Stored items

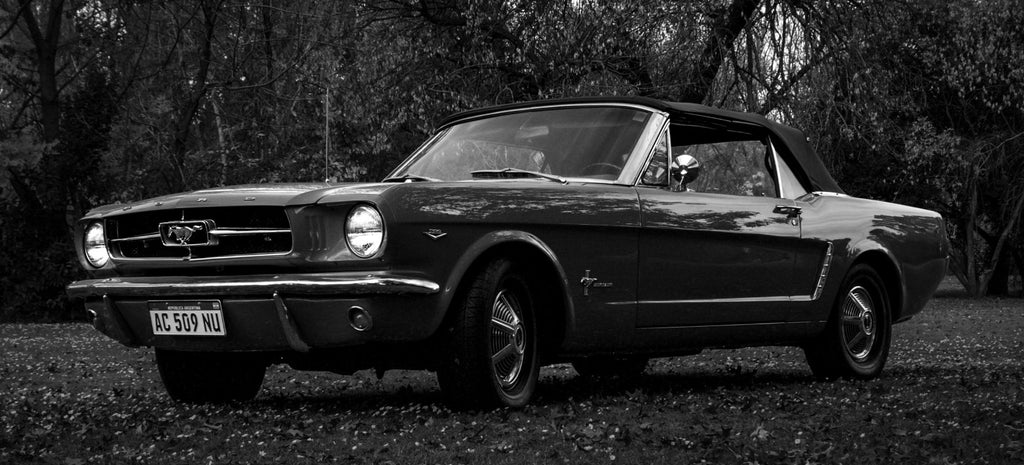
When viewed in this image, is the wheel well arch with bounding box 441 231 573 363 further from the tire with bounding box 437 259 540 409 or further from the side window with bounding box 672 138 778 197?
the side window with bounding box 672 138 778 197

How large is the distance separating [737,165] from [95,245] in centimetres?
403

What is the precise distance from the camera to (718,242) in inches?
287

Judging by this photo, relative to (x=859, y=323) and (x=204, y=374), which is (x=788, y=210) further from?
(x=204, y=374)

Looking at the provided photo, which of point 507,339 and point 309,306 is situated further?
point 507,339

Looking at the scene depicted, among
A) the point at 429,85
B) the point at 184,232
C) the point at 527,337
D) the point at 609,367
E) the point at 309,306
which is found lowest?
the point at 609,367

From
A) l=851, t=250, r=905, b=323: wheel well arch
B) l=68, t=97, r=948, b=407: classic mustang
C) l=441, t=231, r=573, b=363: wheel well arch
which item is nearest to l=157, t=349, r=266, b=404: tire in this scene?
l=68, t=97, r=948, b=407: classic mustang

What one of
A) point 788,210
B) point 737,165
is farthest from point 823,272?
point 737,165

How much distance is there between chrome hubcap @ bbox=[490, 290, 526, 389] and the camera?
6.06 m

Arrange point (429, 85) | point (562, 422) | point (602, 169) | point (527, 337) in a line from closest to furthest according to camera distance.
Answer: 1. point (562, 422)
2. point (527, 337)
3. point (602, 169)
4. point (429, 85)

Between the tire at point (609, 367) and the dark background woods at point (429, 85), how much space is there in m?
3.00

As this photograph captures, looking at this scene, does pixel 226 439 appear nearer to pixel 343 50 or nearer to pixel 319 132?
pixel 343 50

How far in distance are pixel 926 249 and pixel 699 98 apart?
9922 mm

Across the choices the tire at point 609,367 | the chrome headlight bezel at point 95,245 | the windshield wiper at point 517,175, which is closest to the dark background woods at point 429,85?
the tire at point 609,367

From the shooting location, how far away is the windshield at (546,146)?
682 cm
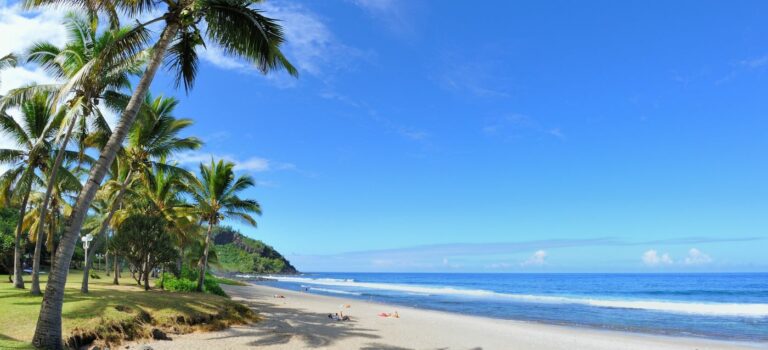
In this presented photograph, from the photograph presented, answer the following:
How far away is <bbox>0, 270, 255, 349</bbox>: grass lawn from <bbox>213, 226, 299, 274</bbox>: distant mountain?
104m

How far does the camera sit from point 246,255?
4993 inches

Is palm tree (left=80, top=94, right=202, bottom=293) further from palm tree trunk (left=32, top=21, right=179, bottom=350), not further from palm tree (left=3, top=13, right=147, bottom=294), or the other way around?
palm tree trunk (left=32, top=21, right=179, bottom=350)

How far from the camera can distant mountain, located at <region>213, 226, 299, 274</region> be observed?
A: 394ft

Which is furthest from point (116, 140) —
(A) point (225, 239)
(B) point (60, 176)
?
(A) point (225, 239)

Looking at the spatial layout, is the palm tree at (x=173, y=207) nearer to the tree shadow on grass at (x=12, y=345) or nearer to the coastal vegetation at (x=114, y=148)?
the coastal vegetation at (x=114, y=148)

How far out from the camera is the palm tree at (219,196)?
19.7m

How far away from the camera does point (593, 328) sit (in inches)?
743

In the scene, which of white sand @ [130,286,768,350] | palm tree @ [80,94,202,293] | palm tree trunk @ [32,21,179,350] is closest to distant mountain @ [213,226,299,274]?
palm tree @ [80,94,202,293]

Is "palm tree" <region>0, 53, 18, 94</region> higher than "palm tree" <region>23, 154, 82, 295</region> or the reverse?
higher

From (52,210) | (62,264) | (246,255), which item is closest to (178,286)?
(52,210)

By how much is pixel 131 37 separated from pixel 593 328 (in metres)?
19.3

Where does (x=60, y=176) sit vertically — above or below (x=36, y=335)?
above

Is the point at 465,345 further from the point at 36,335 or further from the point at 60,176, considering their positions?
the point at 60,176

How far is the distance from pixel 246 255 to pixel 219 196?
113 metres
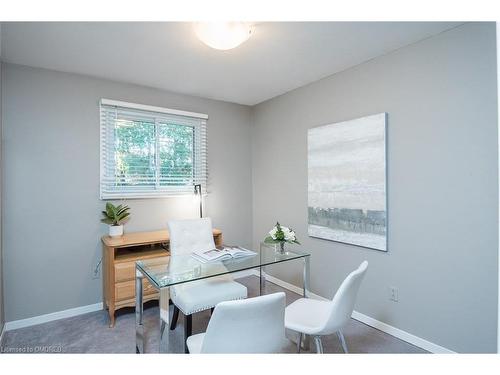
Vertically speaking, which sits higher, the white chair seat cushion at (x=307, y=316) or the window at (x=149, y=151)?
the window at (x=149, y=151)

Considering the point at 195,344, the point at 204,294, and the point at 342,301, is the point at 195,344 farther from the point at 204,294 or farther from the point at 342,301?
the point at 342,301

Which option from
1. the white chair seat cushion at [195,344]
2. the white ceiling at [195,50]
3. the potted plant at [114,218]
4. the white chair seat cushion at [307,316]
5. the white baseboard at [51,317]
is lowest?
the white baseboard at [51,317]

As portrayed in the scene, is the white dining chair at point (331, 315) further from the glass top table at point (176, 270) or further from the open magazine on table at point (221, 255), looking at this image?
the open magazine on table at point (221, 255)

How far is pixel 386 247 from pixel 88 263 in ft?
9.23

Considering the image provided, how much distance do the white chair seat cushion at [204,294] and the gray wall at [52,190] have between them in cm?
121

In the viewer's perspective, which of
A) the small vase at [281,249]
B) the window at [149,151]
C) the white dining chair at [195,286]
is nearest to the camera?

=== BRIEF ===
Pictures excluded, quote all the data above exactly.

=== FINISHED EXERCISE ===
When viewed in this image, is the wheel well arch with bounding box 441 231 573 363 further from the tire with bounding box 437 259 540 409 or further from the side window with bounding box 672 138 778 197?
the side window with bounding box 672 138 778 197

How large is the distance separating [737,165] from [95,245] in centimetres?
403

What is the precise distance from the camera to (718,242) in inches?
287

Judging by this photo, relative to (x=859, y=323) and (x=204, y=374), which is (x=788, y=210) further from?
(x=204, y=374)

Looking at the provided photo, which of point 507,339 and point 309,306 is situated further?
point 507,339

Looking at the scene depicted, among
A) the point at 429,85
B) the point at 184,232
C) the point at 527,337
D) the point at 609,367
E) the point at 309,306
which is found lowest?
the point at 609,367

From
A) l=851, t=250, r=905, b=323: wheel well arch
B) l=68, t=97, r=948, b=407: classic mustang
C) l=441, t=231, r=573, b=363: wheel well arch
which item is nearest to l=157, t=349, r=266, b=404: tire in this scene?
l=68, t=97, r=948, b=407: classic mustang

What one of
A) point 788,210
B) point 737,165
is farthest from point 823,272?
point 737,165

How much distance is there between chrome hubcap @ bbox=[490, 290, 526, 389] and the camera?
6.06 m

Arrange point (429, 85) | point (562, 422) | point (602, 169) | point (527, 337) in a line from closest to furthest according to camera distance.
Answer: 1. point (562, 422)
2. point (527, 337)
3. point (602, 169)
4. point (429, 85)

Between the tire at point (609, 367) and the dark background woods at point (429, 85), how much space is there in m?
3.00

As this photograph captures, looking at this scene, does pixel 226 439 appear nearer to pixel 343 50 or nearer to pixel 319 132?
pixel 343 50

How far in distance are pixel 926 249 and pixel 699 98 apart?
9922 mm

Across the choices the tire at point 609,367 | the chrome headlight bezel at point 95,245 | the windshield wiper at point 517,175, which is closest to the dark background woods at point 429,85?
the tire at point 609,367

From the shooting location, how far away is the windshield at (546,146)?
682 cm
In this presented photograph, from the photograph presented, answer the following:
How far away is <bbox>0, 270, 255, 349</bbox>: grass lawn from <bbox>213, 226, 299, 274</bbox>: distant mountain?
104m

How far does the camera sit from point 246,255?
4993 inches

Is palm tree (left=80, top=94, right=202, bottom=293) further from palm tree trunk (left=32, top=21, right=179, bottom=350), not further from palm tree (left=3, top=13, right=147, bottom=294), or the other way around?
palm tree trunk (left=32, top=21, right=179, bottom=350)

How far from the camera can distant mountain, located at <region>213, 226, 299, 274</region> be observed?
A: 394ft

Which is furthest from point (116, 140) —
(A) point (225, 239)
(B) point (60, 176)
?
(A) point (225, 239)

Looking at the spatial layout, is the palm tree at (x=173, y=207) nearer to the tree shadow on grass at (x=12, y=345) or nearer to the coastal vegetation at (x=114, y=148)?
the coastal vegetation at (x=114, y=148)

How far out from the camera is the palm tree at (219,196)?
19.7m

How far away from the camera does point (593, 328) sit (in inches)?
743

In the scene, which of white sand @ [130,286,768,350] | palm tree @ [80,94,202,293] | palm tree trunk @ [32,21,179,350] is closest to distant mountain @ [213,226,299,274]?
palm tree @ [80,94,202,293]

Is "palm tree" <region>0, 53, 18, 94</region> higher than "palm tree" <region>23, 154, 82, 295</region> or the reverse?
higher

From (52,210) | (62,264) | (246,255), which item is closest to (178,286)?
(52,210)

By how much is pixel 131 37 separated from pixel 593 328 (in metres)?
19.3

Where does (x=60, y=176) sit vertically — above or below (x=36, y=335)?
above

Is the point at 465,345 further from the point at 36,335 or further from the point at 60,176, considering their positions?
the point at 60,176

How far is the distance from pixel 246 255 to pixel 219 196?
113 metres
Vertically speaking, which sits higher, the white chair seat cushion at (x=307, y=316) or the window at (x=149, y=151)?
the window at (x=149, y=151)

Considering the point at 195,344, the point at 204,294, and the point at 342,301, is the point at 195,344 farther from the point at 204,294 or farther from the point at 342,301?
the point at 342,301

Which option from
1. the white chair seat cushion at [195,344]
2. the white ceiling at [195,50]
3. the potted plant at [114,218]
4. the white chair seat cushion at [307,316]
5. the white baseboard at [51,317]
is lowest?
the white baseboard at [51,317]

As portrayed in the scene, is the white dining chair at point (331, 315) further from the glass top table at point (176, 270) or further from the open magazine on table at point (221, 255), looking at this image?
the open magazine on table at point (221, 255)

How far is pixel 386 247 from pixel 88 263 in ft?
9.23

Considering the image provided, how much distance do the white chair seat cushion at [204,294] and the gray wall at [52,190] have between them in cm?
121

In the viewer's perspective, which of
A) the small vase at [281,249]
B) the window at [149,151]
C) the white dining chair at [195,286]
is nearest to the camera?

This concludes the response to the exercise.